Defence ministers from the United States-led Nato military alliance in Europe are gathering today in Brussels to assess progress on improving security arrangements on their continent.
In theory, this should be an easy meeting; tensions between the Trump administration and Europe over how much each Nato nation contributes to Europe's defences is over, and all member states pledged to increase their military spending and capabilities.
But disputes about Nato's future military posture persist, while Britain's planned departure from the European Union adds further strain, by encouraging European governments to push for additional security structures.
American defence officials are delighted with their success in pushing each Nato member state to spend at least 2 per cent of their gross domestic product on defence.
Yet, the biggest task for the Americans now is to persuade Germany, Europe's biggest and wealthiest nation, to increase its defence spending. The Germans currently spend €37 billion (S$58.4 billion) yearly on their military - just under 1.3 per cent of its GDP.
Facing a general election this year, German Chancellor Angela Merkel persuaded her country's partners not to raise the issue at earlier Nato meetings. But now that the ballots are over, the US and a number of European Nato members are looking to her for an early financial commitment to the military.
Deeper structural reforms are also anticipated with the alliance. Tensions with Russia in the wake of the war in Ukraine and the latest exercises undertaken by Russian troops have heightened fears that current plans for US troops to reinforce Europe in times of need are vulnerable.

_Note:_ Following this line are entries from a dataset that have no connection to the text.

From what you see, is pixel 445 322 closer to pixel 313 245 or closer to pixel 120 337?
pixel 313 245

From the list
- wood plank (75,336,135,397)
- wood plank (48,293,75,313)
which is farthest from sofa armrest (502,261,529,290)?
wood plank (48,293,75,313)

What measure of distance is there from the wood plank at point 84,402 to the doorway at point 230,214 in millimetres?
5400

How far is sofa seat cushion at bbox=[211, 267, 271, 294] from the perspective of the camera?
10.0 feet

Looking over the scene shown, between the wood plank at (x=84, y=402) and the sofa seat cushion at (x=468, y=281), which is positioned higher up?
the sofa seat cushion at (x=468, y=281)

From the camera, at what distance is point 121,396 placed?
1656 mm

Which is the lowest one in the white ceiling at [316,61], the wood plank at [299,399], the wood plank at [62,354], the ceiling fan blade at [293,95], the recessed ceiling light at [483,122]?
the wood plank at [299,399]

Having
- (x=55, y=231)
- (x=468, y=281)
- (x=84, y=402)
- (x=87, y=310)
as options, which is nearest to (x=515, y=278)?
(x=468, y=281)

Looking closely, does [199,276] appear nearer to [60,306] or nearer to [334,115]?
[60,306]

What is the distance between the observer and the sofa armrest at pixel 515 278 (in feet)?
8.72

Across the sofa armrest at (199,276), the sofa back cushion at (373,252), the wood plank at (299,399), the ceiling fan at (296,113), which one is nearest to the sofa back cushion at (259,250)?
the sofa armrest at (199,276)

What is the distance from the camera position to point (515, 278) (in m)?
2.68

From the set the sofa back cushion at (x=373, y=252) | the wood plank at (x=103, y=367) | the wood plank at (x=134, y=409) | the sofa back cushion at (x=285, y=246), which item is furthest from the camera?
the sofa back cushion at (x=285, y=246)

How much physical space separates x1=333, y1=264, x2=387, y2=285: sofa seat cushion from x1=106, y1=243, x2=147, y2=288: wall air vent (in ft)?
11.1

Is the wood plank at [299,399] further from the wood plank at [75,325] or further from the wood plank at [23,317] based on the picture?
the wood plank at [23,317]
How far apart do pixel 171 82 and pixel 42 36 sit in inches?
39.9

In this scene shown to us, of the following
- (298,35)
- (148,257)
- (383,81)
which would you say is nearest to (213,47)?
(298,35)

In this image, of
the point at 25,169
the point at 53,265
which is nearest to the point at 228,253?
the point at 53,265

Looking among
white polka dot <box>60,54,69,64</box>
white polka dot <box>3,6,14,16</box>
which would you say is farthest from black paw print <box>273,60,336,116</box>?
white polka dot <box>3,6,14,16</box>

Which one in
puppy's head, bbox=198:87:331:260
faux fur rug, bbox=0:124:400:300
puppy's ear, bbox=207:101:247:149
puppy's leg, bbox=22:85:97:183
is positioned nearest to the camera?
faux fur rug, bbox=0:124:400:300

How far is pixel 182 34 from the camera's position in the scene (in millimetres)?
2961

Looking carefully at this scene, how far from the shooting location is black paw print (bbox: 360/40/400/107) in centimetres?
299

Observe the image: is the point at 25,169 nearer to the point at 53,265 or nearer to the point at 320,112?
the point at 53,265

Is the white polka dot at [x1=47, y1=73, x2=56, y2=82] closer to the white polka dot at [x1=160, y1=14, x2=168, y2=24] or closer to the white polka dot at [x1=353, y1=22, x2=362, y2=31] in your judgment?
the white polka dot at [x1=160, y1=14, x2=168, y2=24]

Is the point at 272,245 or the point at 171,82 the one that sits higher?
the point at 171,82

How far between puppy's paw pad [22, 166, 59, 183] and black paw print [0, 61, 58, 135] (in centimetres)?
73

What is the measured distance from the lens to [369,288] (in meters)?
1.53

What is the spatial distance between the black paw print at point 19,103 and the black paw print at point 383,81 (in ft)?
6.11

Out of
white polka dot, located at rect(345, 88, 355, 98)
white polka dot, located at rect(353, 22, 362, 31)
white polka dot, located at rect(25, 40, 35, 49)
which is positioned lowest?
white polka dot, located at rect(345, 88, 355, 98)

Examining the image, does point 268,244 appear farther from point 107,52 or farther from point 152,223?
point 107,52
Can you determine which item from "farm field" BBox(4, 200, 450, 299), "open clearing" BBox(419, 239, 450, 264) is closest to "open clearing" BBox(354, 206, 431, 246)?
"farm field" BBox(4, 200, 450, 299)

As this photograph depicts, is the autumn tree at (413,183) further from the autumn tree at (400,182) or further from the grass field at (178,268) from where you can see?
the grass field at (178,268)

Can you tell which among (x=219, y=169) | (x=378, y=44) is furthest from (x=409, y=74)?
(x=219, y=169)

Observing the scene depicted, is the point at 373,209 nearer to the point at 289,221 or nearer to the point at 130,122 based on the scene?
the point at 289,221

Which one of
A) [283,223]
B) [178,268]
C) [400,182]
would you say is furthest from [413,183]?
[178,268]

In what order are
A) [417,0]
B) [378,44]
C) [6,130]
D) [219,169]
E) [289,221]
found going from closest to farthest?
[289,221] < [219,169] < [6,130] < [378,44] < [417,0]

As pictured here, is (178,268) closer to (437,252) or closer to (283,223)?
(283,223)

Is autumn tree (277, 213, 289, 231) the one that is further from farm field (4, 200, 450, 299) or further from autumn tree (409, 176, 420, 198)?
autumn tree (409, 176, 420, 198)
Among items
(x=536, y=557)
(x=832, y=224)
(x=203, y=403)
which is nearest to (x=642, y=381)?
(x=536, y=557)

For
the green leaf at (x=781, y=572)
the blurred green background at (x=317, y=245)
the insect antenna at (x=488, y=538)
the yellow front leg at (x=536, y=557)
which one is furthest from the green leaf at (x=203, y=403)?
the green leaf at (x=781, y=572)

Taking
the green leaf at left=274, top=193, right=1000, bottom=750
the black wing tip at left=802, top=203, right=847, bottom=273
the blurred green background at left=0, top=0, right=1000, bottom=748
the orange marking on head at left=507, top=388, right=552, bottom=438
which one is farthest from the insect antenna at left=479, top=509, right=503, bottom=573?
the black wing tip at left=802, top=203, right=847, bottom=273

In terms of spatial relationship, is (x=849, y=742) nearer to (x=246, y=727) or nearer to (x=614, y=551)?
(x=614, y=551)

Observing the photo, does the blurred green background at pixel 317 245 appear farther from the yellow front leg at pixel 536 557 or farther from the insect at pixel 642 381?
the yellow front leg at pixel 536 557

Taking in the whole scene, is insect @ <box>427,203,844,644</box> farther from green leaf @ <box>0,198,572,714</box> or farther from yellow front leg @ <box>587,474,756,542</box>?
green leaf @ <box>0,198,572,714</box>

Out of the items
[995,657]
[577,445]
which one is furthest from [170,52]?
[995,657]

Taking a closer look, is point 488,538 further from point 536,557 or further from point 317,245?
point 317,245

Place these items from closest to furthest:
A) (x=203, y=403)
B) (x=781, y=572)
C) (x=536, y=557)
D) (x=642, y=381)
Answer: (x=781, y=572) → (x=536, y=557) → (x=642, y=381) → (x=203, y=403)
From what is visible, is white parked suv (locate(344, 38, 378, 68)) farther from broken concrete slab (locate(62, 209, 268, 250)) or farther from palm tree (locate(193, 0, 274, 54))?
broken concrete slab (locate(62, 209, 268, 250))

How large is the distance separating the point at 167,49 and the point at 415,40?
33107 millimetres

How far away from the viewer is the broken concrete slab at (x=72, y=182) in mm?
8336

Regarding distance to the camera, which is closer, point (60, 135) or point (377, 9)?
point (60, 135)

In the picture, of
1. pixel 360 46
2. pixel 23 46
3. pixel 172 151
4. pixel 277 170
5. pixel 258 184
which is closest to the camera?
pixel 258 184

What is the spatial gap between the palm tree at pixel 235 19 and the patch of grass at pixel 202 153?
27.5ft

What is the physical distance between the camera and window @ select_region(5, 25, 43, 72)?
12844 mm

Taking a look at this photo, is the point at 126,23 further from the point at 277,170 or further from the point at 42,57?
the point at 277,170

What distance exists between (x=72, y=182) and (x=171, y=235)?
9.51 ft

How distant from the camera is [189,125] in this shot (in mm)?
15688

General Petr Pavel, head of Nato's military committee, is proposing a new allied command, tasked with ensuring that the vital lines of supplies between North America and Europe over the Atlantic are strengthened. "If we look at the growing capabilities of countries like Russia and China, with a global reach, it is quite obvious that maritime lines of communication have to be protected," General Pavel said yesterday.
This was one of the first public mentions of China as a potential adversary from a senior Nato military official, and it may have been prompted by the presence of Chinese military ships in a Russian-led naval exercise earlier this year in the Baltic Sea, a sensitive Nato supply region.
If a new command is created this week, it will represent a reversal of Nato's previous policies, which consisted of closing down many Cold War-era structures.
But a far livelier discussion is likely to be prompted today by an initiative led by France and Germany to create a new framework of defence pooling of resources within the EU, named Permanent Structured Cooperation, or Pesco.
In theory, that makes sense: With Britain soon to leave the EU, there is nothing to prevent the rest of the EU member states from cooperating more closely in Europe-wide frameworks, something Britain has vetoed in the past.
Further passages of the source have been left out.